Please turn the part of the listing that begins at the line containing "Is gray paving stone, bbox=960/582/1068/644" and stops after the line containing "2.53 metres" into a Markdown table with the columns Row and Text. Number each line in Row, put the line itself in Text, and leave out blank lines.
----- Dataset content
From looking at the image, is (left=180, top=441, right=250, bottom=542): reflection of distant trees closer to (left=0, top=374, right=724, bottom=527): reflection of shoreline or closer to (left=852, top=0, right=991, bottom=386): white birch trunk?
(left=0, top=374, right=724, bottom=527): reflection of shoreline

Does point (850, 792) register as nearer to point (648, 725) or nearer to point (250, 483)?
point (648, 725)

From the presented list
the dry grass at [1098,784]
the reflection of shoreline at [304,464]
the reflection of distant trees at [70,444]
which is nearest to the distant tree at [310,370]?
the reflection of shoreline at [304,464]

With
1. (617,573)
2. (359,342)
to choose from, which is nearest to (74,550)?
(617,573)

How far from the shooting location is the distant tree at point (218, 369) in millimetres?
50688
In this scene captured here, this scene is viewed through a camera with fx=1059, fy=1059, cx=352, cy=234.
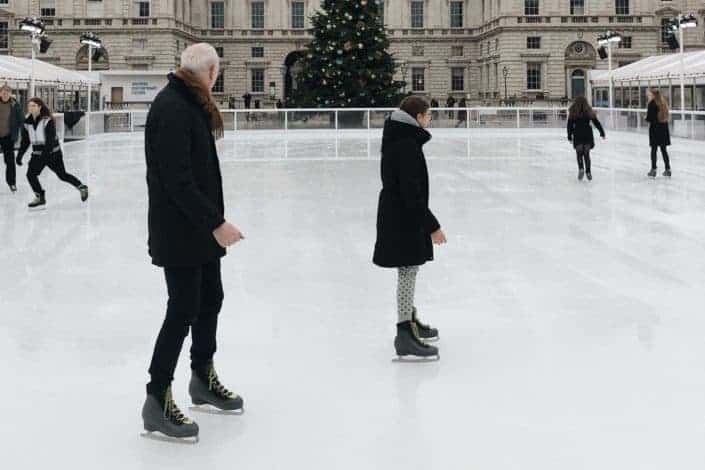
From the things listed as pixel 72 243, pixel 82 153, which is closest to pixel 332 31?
pixel 82 153

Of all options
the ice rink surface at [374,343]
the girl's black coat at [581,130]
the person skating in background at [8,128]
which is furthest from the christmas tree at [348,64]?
the ice rink surface at [374,343]

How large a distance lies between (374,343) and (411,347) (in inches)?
19.8

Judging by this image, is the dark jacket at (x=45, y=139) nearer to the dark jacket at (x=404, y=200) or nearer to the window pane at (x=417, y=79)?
the dark jacket at (x=404, y=200)

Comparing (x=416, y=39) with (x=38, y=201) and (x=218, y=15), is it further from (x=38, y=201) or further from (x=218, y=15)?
(x=38, y=201)

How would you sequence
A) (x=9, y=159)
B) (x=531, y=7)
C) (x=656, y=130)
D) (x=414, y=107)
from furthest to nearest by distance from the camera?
(x=531, y=7) < (x=656, y=130) < (x=9, y=159) < (x=414, y=107)

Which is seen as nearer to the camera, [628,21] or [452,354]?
[452,354]

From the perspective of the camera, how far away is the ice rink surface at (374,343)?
14.1 feet

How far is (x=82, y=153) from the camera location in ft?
86.1

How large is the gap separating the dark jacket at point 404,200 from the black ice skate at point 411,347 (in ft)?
1.18

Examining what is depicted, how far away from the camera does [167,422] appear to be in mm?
4375

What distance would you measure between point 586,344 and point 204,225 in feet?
8.96

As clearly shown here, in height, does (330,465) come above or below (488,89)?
below

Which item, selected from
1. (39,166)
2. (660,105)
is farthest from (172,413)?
(660,105)

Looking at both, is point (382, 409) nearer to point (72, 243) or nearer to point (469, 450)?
point (469, 450)
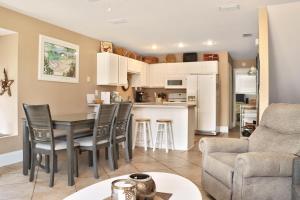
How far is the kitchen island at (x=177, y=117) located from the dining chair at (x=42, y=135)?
254 cm

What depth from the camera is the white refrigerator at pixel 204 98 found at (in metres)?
7.40

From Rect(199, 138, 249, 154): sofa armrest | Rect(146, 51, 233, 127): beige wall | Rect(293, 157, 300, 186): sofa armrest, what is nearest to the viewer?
Rect(293, 157, 300, 186): sofa armrest

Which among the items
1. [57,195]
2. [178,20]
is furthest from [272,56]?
[57,195]

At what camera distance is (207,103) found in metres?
7.46

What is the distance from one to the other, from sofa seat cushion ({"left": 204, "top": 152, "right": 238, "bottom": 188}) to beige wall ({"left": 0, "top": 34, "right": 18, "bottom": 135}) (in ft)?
10.9

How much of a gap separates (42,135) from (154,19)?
2.80m

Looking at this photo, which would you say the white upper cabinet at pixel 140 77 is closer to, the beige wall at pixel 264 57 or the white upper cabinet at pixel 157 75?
the white upper cabinet at pixel 157 75

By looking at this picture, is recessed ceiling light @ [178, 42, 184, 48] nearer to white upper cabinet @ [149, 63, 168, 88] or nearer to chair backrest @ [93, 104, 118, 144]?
white upper cabinet @ [149, 63, 168, 88]

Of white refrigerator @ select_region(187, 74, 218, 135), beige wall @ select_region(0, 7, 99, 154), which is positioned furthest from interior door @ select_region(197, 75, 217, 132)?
beige wall @ select_region(0, 7, 99, 154)

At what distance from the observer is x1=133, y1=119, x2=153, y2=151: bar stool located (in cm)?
543

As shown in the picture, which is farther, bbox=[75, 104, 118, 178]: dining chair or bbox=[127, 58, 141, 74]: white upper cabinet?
bbox=[127, 58, 141, 74]: white upper cabinet

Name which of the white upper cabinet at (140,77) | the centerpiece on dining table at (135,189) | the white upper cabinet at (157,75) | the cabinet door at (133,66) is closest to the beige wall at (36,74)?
the cabinet door at (133,66)

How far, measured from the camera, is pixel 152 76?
27.6ft

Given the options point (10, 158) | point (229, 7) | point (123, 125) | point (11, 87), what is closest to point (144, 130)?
point (123, 125)
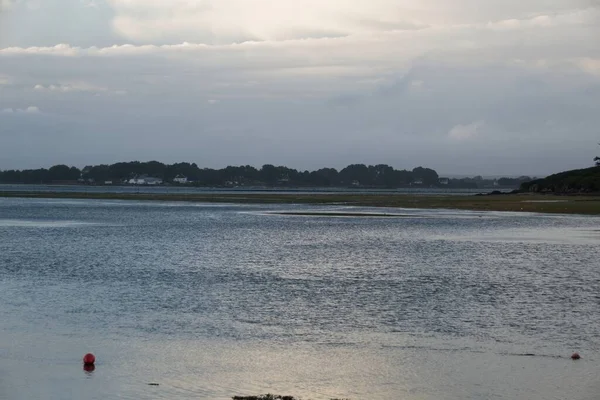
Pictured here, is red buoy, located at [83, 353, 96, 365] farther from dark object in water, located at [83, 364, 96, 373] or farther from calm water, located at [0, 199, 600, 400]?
calm water, located at [0, 199, 600, 400]

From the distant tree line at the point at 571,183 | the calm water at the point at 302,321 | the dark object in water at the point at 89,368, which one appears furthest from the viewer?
the distant tree line at the point at 571,183

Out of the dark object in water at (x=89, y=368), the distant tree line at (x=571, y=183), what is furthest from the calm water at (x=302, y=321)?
the distant tree line at (x=571, y=183)

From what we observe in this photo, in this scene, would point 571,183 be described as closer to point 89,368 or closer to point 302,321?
point 302,321

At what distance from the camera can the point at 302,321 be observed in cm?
2366

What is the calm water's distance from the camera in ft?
55.6

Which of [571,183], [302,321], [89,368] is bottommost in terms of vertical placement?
[89,368]

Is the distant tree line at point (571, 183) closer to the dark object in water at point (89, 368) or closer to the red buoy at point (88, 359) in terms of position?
the red buoy at point (88, 359)

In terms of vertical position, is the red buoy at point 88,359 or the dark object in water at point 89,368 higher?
the red buoy at point 88,359

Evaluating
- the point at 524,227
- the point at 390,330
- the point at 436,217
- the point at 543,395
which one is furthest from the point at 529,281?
the point at 436,217

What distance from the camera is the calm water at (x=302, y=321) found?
16.9 metres

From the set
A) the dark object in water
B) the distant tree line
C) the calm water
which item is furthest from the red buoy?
the distant tree line

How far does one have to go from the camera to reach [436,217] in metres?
83.2

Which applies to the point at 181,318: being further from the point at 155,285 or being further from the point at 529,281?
the point at 529,281

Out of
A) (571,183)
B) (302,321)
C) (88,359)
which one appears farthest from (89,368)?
(571,183)
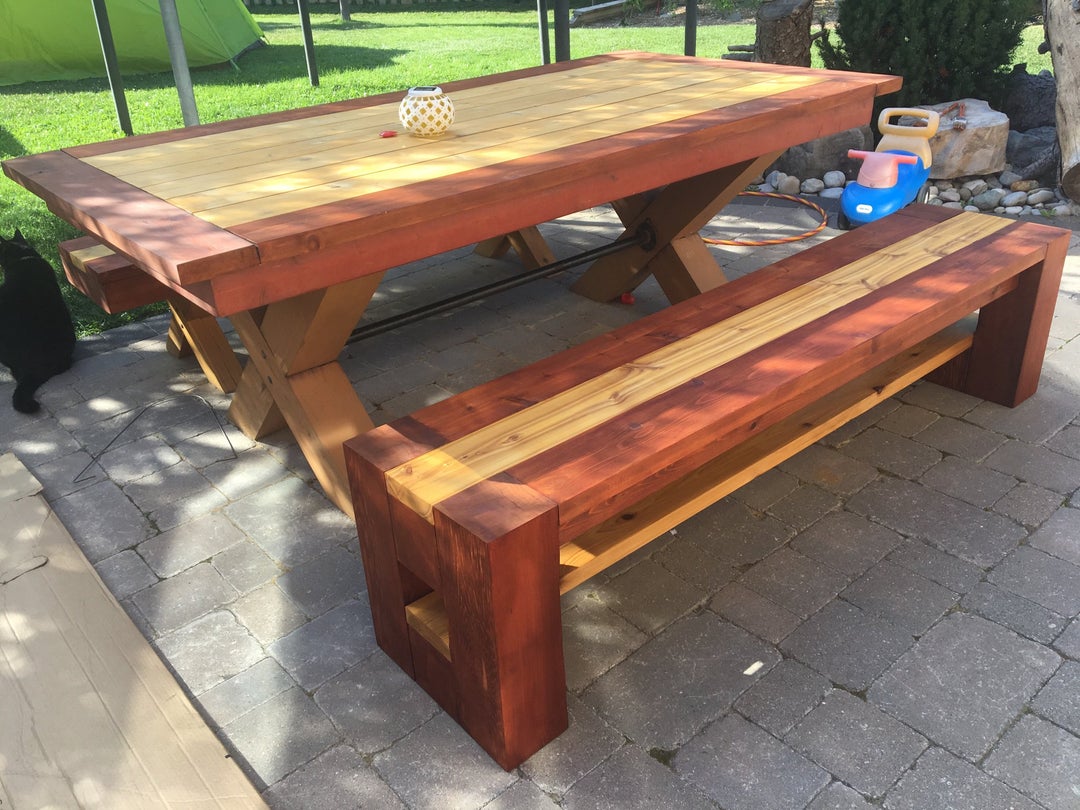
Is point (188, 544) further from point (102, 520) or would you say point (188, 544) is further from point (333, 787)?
point (333, 787)

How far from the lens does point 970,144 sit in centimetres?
532

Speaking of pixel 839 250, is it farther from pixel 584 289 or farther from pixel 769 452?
pixel 584 289

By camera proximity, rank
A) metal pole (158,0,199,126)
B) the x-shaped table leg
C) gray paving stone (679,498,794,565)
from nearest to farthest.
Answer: gray paving stone (679,498,794,565) < the x-shaped table leg < metal pole (158,0,199,126)

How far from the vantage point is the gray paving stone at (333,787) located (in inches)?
74.9

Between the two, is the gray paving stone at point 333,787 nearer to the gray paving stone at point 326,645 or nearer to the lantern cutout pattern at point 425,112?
the gray paving stone at point 326,645

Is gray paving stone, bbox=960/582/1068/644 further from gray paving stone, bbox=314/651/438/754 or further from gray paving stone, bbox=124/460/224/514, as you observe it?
gray paving stone, bbox=124/460/224/514

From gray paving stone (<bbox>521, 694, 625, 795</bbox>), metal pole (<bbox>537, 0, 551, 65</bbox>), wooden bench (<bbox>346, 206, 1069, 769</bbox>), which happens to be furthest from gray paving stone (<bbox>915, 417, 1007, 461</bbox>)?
metal pole (<bbox>537, 0, 551, 65</bbox>)

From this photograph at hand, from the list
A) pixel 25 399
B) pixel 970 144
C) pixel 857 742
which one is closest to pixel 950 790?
pixel 857 742

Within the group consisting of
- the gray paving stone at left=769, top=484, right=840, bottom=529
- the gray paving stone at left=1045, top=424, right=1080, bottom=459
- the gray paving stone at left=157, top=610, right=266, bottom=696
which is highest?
the gray paving stone at left=1045, top=424, right=1080, bottom=459

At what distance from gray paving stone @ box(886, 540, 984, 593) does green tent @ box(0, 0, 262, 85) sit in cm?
913

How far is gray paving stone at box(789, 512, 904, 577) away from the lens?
2.53 metres

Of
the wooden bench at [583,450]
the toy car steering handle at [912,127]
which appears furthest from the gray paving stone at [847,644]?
the toy car steering handle at [912,127]

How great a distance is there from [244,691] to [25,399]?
76.7 inches

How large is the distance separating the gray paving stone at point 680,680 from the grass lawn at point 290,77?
323 cm
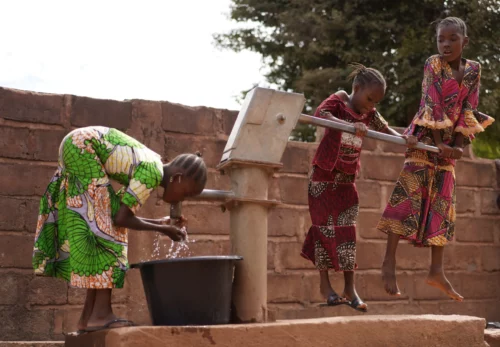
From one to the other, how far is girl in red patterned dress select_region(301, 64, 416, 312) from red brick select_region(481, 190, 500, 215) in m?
2.67

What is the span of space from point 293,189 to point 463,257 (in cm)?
171

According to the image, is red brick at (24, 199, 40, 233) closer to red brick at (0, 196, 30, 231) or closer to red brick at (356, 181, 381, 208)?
red brick at (0, 196, 30, 231)

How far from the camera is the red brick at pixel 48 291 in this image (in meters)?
5.07

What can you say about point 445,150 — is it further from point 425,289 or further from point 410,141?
point 425,289

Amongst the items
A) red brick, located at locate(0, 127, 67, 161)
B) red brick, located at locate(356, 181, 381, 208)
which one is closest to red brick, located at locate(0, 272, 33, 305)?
red brick, located at locate(0, 127, 67, 161)

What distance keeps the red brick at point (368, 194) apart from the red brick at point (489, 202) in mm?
1102

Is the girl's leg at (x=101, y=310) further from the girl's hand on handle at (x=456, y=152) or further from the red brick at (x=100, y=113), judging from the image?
the girl's hand on handle at (x=456, y=152)

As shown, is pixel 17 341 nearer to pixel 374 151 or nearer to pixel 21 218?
pixel 21 218

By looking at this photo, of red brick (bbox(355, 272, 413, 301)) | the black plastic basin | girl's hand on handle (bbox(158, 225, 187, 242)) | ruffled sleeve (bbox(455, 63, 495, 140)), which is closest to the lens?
the black plastic basin

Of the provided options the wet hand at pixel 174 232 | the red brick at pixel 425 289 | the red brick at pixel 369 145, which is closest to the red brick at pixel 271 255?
the red brick at pixel 369 145

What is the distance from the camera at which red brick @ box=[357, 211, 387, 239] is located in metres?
6.39

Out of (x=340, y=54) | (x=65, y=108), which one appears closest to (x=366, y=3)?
(x=340, y=54)

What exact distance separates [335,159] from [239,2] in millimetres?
16585

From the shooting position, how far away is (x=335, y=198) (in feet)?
----------
▸ **Exercise result**:
| Row | Text |
|---|---|
| 1 | Is gray paving stone, bbox=960/582/1068/644 further from gray paving stone, bbox=314/651/438/754 or further from gray paving stone, bbox=124/460/224/514, as you observe it? |
| 2 | gray paving stone, bbox=124/460/224/514 |
| 3 | From gray paving stone (<bbox>521, 694, 625, 795</bbox>), metal pole (<bbox>537, 0, 551, 65</bbox>), wooden bench (<bbox>346, 206, 1069, 769</bbox>), which happens to be furthest from gray paving stone (<bbox>915, 417, 1007, 461</bbox>)? |
| 4 | metal pole (<bbox>537, 0, 551, 65</bbox>) |
| 5 | From this photograph at hand, from the list |
| 6 | A) pixel 25 399 |
| 7 | B) pixel 970 144 |
| 8 | C) pixel 857 742 |
| 9 | which one is closest to pixel 950 790? |
| 10 | pixel 857 742 |
| 11 | Within the group consisting of |
| 12 | - the gray paving stone at left=769, top=484, right=840, bottom=529 |
| 13 | - the gray paving stone at left=1045, top=424, right=1080, bottom=459 |
| 14 | - the gray paving stone at left=157, top=610, right=266, bottom=696 |
| 15 | which is highest? |
| 16 | the gray paving stone at left=1045, top=424, right=1080, bottom=459 |
| 17 | At what distance from gray paving stone @ box(886, 540, 984, 593) does green tent @ box(0, 0, 262, 85) sit in cm? |
| 18 | 913 |
| 19 | How far is gray paving stone at box(789, 512, 904, 577) away from the lens? |
| 20 | 2.53 metres |